Overstreet was gone until the evening, and when he returned, he was covered in blood and asked Holland to wash his clothing, according to the petition. Holland provided this information to Franklin police in November 1997 and after they spoke to officers with Columbus police, she and the Franklin Chief of Police were told “Columbus was not interested in that information, they already had somebody as a suspect,” according to the petition. This evidence was not disclosed to Hubbell prior to his trial, according to the petition.

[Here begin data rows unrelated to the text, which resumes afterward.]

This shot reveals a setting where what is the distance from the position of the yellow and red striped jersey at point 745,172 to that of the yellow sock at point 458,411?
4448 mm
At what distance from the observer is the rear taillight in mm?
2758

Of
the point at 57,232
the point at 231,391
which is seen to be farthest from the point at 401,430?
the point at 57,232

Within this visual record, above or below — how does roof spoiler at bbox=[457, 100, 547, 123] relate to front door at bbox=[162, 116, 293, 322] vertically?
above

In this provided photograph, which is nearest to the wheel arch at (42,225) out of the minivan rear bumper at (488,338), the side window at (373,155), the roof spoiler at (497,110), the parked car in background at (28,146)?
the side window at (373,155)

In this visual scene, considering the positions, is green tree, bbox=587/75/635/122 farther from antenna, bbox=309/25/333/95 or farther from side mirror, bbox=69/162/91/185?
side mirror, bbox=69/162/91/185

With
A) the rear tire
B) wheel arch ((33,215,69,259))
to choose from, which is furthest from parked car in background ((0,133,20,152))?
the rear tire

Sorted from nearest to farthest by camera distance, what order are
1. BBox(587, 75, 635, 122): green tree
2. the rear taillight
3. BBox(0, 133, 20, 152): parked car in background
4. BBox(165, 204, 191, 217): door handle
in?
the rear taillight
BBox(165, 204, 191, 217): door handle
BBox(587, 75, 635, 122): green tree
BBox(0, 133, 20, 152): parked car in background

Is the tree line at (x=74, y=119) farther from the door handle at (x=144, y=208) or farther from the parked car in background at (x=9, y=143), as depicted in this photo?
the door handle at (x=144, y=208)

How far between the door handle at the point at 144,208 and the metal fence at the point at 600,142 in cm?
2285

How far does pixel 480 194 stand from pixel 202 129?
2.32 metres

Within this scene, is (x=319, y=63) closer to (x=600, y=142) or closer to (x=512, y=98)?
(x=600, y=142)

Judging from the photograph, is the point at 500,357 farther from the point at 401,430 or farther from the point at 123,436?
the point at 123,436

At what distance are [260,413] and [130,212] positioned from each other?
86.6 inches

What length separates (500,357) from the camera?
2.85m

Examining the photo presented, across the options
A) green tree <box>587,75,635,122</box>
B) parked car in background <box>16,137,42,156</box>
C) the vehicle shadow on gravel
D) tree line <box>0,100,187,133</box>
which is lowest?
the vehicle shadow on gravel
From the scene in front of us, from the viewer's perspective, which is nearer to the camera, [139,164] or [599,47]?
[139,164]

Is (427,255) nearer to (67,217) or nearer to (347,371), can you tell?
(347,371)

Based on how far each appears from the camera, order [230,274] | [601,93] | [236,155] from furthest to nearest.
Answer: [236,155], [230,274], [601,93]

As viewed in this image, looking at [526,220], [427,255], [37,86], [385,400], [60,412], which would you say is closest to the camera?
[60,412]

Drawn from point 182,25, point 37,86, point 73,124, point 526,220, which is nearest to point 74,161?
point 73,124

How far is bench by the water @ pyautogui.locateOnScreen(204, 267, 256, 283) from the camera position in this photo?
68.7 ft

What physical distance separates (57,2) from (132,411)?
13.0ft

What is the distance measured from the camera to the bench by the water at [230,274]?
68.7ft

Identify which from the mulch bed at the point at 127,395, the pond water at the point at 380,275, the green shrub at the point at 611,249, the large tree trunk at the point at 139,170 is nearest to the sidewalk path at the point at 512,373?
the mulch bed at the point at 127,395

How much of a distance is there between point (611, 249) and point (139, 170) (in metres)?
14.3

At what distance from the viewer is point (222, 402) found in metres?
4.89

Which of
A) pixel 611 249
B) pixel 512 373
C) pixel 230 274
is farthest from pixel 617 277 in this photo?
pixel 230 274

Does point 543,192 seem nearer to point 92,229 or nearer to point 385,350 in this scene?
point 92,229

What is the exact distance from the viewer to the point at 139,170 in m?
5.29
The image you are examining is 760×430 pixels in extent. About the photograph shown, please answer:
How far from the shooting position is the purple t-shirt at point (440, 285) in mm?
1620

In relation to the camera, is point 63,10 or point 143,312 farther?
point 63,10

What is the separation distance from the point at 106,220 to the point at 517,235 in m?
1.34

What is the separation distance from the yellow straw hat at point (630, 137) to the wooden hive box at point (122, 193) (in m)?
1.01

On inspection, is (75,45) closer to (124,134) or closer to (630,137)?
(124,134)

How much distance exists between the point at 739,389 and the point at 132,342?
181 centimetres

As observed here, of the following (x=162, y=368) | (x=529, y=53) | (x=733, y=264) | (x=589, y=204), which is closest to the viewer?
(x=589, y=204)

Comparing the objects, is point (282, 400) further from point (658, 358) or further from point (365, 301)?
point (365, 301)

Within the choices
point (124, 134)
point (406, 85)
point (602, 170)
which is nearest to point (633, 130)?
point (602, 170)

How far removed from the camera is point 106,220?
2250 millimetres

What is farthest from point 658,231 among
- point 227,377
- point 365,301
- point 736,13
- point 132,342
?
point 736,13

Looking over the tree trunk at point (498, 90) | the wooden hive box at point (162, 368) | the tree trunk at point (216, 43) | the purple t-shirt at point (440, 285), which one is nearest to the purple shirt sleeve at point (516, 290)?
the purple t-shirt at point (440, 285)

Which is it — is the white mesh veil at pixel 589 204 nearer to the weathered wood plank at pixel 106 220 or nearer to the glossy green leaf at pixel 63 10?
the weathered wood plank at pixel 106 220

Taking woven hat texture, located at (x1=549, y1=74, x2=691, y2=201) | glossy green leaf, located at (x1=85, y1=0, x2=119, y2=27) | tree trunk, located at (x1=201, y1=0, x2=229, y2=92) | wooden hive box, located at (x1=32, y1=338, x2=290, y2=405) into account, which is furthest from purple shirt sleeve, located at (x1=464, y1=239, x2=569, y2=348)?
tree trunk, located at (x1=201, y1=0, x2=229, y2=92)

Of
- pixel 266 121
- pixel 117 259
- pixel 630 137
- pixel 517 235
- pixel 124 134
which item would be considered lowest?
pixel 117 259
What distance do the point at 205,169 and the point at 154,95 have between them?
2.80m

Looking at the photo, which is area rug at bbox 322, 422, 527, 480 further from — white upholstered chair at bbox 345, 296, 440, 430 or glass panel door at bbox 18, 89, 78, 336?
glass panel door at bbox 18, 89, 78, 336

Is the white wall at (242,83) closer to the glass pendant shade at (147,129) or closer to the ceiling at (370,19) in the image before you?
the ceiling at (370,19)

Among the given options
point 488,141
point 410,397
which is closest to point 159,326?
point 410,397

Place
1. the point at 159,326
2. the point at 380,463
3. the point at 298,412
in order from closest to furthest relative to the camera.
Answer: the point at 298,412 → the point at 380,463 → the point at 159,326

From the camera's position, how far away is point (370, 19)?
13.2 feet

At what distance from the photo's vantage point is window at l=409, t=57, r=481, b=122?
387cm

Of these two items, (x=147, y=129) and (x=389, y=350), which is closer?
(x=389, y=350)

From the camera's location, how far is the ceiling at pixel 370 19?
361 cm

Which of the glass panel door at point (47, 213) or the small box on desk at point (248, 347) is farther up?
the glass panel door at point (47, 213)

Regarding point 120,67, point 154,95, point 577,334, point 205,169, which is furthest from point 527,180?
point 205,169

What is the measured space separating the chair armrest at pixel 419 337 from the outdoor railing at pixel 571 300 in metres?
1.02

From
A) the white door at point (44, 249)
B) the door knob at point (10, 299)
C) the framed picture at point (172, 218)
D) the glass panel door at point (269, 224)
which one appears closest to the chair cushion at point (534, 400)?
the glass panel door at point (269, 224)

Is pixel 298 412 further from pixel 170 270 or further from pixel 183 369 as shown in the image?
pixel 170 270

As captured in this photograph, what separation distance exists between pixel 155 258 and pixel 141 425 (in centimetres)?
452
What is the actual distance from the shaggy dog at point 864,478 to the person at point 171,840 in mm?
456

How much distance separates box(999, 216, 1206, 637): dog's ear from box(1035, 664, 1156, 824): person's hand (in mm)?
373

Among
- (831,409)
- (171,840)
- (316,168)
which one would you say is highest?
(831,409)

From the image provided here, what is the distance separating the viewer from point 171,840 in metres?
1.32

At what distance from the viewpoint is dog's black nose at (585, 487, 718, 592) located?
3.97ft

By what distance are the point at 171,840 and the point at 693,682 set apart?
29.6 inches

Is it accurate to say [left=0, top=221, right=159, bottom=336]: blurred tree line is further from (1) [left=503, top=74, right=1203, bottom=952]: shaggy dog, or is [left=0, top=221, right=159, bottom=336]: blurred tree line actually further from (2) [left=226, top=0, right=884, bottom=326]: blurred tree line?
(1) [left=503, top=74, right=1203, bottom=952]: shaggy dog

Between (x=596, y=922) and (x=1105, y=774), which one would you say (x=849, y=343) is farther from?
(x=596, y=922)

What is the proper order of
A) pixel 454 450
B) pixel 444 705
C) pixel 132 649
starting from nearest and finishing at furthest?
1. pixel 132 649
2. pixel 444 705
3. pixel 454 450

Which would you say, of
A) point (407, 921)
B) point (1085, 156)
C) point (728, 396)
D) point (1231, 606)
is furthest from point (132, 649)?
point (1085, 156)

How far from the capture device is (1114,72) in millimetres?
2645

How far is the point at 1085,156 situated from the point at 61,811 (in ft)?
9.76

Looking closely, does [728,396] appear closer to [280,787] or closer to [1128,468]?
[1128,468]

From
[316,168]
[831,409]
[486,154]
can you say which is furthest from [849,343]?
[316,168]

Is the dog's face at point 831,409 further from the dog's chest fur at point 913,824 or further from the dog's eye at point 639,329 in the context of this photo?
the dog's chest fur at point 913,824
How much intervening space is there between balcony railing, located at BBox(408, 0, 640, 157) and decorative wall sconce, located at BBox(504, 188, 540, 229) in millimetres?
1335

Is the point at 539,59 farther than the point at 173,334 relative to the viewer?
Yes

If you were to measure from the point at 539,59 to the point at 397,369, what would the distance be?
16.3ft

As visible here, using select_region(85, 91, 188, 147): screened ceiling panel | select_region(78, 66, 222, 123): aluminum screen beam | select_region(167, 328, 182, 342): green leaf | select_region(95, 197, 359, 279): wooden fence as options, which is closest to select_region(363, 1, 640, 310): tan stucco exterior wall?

“Newly discovered evidence further reveals that Overstreet engaged in a course of brazen conduct and made statements that directly implicated himself in the Myers homicide,” the petition states. “Multiple witnesses observed him tapping on a missing persons photo of Myers at a Walmart while grinning menacingly at his wife after an argument with her. When he saw a news report that Myers body was found by Teal Marsh, he allegedly commented, ‘Teal Marsh, I knew that was the place.’ He repeatedly commented to his family members and others about how the shoes of both women were missing and the cases had the same ‘M.O.’ And most significantly, when Overstreet was arrested and charged with the murder of Eckart, a search of his home revealed he was collecting newspaper articles about both the Myers and Eckart abductions,” the petition states.

Other witnesses provided law enforcement with information suggesting Overstreet had a relationship with Myers or was under “the delusion he was,” the petition states. John Mascoe, a fisherman from Indianapolis, told police that he saw Overstreet and Myers together in the midst of an argument on a boat ramp by an Atterbury lake in May 1997, the same month Myers disappeared, the petition states.

According to the petition, law enforcement collected a significant amount of physical evidence after the discovery of Myers’ body, including pubic hairs from a piece of fabric, head hair, fingernails, pieces of duct tape, a band-aid, pantyhose, underwear, a jacket and fabric from a sweater and skirt. None of this evidence connected to Hubbell in any way, according to the petition.

Law enforcement also recovered “hundreds of fibers” from the crime scene, determining that red acrylic fibers found at the crime scene were similar to fibers found in Hubbell’s van, although no common source of the fibers was identified, according to the petition.

An FBI forensic examiner who testified in the case said the red fibers from the crime scene were “consistent” in appearance with those of Hubbell’s van, but could not say they were from the same source, the petition states. the witness said the fibers were “fairly common” in manufactured products and were found in sweaters, hats and other clothing, the petition states.

In 2014, a South Bend judge ruled Overstreet was not mentally competent to be executed but would remain on death row until the state could prove he was competent. St. Joseph County Judge Jane Woodward Miller ruled that Overstreet’s severe case of paranoid schizophrenia prevents him from rationally understanding his execution, meaning he cannot be put to death.

The state elected not to appeal the judge’s ruling, however, Overstreet’s death sentence has not been commuted, so if his mental condition ever improves, the state could make an attempt to reschedule the execution. He will continue to be kept on death row at the Indiana State Prison in Michigan City for the rest of his life, according to court records from 2014.